Per passare da un ragionamento astratto ad un modello operativo sono state definite le maglie della
griglia, facendo una prima ipotesi di ripartizione sia degli ambiti disciplinari che dei livelli
scolastici in base alle diverse esigenze didattiche e agli obiettivi di apprendimento. Si è ritenuto
opportuno individuare 10 ambiti disciplinari (esclusa l’informatica) e 6 livelli scolastici, non
necessariamente allineati a ordini e gradi. I partecipanti sono quindi stati suddivisi in gruppi di
lavoro per affinità di esperienza e interesse, dando a ciascun gruppo un nome ottenuto concatenando
la sigla della disciplina e il numero rappresentativo del livello. Ecco la griglia di lavoro che ne è
derivata, con le inevitabili lacune dovute alla non uniforme distribuzione dei partecipanti.
A ciascun gruppo è stato chiesto di individuare un esempio di attività o unità didattica minima che
potesse prestarsi ad una descrizione rigorosa del procedimento. Quindi i gruppi hanno dovuto
esplicitare i prerequisiti, descrivere le istruzioni specifiche di cui prevedevano di avere bisogno ed
elaborare una procedura che descrivesse il procedimento da seguire.

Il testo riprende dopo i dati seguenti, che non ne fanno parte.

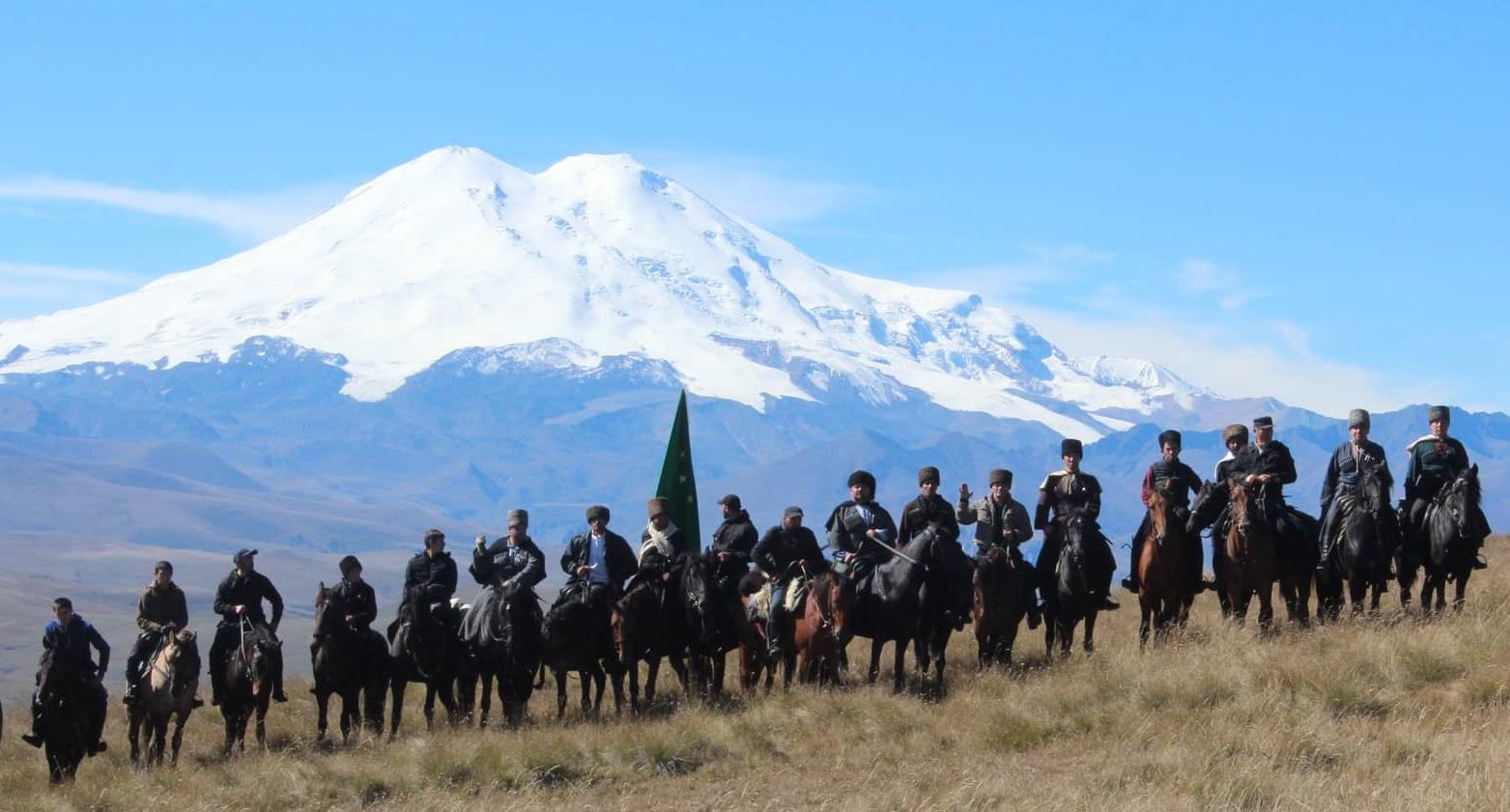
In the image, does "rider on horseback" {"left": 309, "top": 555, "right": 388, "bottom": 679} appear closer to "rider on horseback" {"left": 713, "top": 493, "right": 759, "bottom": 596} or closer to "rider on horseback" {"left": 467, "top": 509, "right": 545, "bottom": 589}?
"rider on horseback" {"left": 467, "top": 509, "right": 545, "bottom": 589}

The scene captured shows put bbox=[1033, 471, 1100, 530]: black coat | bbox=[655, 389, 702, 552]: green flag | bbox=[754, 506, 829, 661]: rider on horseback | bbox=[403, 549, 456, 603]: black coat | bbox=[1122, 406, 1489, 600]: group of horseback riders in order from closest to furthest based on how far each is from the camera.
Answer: bbox=[1122, 406, 1489, 600]: group of horseback riders
bbox=[754, 506, 829, 661]: rider on horseback
bbox=[1033, 471, 1100, 530]: black coat
bbox=[403, 549, 456, 603]: black coat
bbox=[655, 389, 702, 552]: green flag

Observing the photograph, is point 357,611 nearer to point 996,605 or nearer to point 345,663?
point 345,663

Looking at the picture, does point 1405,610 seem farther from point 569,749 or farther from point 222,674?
point 222,674

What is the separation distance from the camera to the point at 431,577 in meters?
21.5

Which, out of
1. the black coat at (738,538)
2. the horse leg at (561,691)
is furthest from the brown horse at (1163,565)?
the horse leg at (561,691)

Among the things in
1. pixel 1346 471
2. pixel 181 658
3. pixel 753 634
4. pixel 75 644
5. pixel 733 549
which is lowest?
pixel 181 658

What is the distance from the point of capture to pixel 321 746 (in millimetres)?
20188

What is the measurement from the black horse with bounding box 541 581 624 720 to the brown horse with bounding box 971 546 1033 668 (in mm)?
4172

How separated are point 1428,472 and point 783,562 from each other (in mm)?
7483

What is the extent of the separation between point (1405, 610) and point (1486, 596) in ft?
3.93

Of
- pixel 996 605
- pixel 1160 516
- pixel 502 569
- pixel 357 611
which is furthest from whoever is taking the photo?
pixel 502 569

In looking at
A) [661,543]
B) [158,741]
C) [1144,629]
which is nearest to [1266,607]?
[1144,629]

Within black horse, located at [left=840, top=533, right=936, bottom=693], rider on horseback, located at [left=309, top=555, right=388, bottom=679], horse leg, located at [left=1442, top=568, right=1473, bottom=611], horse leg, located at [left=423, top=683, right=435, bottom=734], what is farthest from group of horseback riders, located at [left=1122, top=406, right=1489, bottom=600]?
rider on horseback, located at [left=309, top=555, right=388, bottom=679]

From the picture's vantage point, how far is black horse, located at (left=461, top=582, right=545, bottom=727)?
20844mm
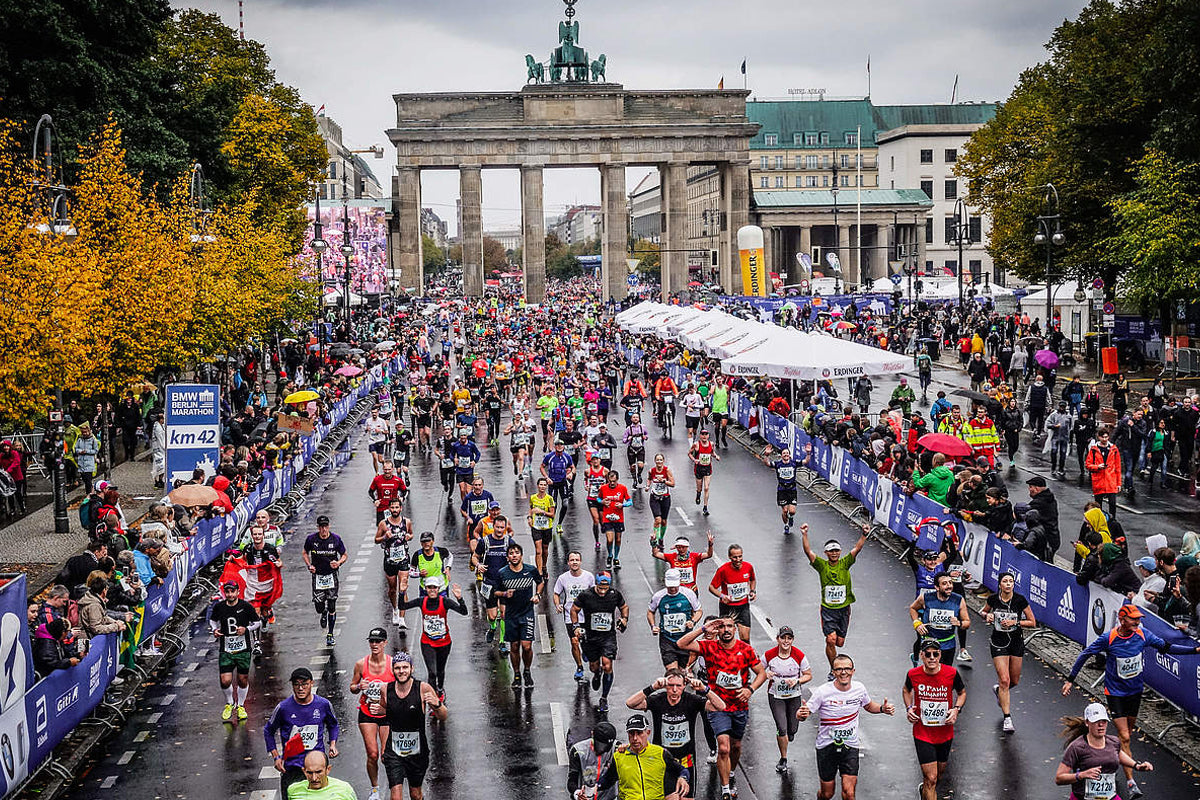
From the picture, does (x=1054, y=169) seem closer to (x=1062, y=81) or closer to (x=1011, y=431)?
(x=1062, y=81)

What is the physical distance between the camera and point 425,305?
9881 cm

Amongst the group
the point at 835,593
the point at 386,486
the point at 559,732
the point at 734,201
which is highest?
the point at 734,201

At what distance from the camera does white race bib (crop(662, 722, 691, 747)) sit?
35.7ft

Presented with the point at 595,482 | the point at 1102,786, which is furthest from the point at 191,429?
the point at 1102,786

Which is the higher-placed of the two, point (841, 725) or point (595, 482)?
point (595, 482)

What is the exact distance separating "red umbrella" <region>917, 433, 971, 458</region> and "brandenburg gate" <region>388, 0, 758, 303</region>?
3472 inches

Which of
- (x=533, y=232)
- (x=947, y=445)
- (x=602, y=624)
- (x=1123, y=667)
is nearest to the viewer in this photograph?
(x=1123, y=667)

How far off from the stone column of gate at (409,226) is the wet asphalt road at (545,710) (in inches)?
3528

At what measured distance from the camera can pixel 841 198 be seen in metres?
133

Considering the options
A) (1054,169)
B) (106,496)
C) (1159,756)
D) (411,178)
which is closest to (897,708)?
(1159,756)

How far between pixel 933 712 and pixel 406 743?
4399 mm

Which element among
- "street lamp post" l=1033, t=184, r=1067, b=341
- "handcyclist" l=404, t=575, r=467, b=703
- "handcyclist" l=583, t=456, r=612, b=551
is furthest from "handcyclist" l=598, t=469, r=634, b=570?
"street lamp post" l=1033, t=184, r=1067, b=341

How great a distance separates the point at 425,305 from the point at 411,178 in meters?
17.5

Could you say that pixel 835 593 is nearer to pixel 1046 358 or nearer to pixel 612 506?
pixel 612 506
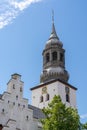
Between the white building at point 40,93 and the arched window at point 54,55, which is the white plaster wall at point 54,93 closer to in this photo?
the white building at point 40,93

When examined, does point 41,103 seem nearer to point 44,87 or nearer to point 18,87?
point 44,87

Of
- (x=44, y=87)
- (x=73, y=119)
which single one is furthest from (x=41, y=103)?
(x=73, y=119)

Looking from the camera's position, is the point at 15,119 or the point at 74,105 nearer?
the point at 15,119

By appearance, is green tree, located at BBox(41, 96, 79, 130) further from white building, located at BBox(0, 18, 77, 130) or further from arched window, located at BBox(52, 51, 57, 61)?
arched window, located at BBox(52, 51, 57, 61)

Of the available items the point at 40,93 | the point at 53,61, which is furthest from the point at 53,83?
the point at 53,61

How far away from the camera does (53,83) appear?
69.2 m

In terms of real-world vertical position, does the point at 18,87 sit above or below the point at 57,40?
below

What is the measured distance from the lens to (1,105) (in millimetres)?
51969

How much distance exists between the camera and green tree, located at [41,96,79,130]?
3656 centimetres

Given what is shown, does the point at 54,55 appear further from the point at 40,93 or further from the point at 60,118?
the point at 60,118

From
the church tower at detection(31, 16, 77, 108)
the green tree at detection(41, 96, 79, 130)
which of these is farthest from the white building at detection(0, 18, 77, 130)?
the green tree at detection(41, 96, 79, 130)

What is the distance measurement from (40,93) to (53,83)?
3.36 m

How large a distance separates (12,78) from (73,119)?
19606mm

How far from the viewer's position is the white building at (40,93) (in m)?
52.7
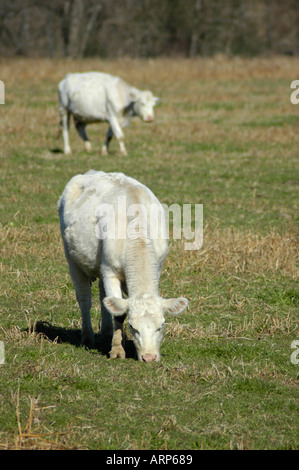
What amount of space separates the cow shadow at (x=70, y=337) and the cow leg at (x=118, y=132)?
33.8 feet

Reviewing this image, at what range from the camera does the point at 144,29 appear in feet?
169

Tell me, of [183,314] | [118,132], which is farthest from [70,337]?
[118,132]

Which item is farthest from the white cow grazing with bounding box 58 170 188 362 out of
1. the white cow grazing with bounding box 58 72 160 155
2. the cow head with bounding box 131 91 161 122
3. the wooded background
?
the wooded background

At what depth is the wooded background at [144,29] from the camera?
46.6 m

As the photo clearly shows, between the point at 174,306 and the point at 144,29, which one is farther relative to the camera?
the point at 144,29

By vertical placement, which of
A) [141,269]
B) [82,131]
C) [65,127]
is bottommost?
[82,131]

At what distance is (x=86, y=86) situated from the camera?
17891 mm

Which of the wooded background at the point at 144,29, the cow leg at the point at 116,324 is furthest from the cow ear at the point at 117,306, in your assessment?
the wooded background at the point at 144,29

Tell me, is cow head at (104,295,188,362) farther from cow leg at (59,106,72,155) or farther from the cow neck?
cow leg at (59,106,72,155)

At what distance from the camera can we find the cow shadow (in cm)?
652

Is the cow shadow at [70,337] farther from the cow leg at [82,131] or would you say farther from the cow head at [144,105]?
the cow head at [144,105]

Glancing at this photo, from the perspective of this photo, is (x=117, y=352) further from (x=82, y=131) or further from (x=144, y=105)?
(x=82, y=131)

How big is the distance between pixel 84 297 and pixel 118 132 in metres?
10.8

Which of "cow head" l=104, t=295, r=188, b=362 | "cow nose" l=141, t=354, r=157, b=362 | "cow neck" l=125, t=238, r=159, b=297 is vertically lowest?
"cow nose" l=141, t=354, r=157, b=362
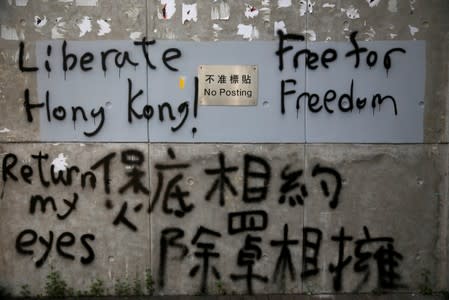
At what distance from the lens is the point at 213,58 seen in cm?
456

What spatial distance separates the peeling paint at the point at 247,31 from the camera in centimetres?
453

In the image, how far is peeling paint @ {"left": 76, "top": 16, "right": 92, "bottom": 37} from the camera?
4520 mm

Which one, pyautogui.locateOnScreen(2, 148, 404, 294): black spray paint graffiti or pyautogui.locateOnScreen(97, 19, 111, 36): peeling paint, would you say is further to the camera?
pyautogui.locateOnScreen(2, 148, 404, 294): black spray paint graffiti

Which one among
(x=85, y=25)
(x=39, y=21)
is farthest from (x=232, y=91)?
(x=39, y=21)

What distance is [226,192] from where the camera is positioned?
184 inches

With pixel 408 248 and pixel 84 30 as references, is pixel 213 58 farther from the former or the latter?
pixel 408 248

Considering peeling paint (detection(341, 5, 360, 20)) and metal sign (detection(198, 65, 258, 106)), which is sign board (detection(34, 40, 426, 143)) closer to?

Le proposte, elaborate con Blockly, sono in corso di revisione e verranno rese pubbliche e discusse
online. E’ evidente che la griglia lascia aperti moltissimi buchi. Chiunque volesse costituire un
gruppo di lavoro o unirsi a quelli già costituiti sarebbe il benvenuto!
Per quanto riguarda l’insegnamento dell’informatica e la riflessione sui livelli (o le età) nelle quali è
più opportuno introdurre determinati concetti e strumenti, un possibile modello a cui ispirarsi è
quello britannico, dove un curriculum in computing è già presente da anni.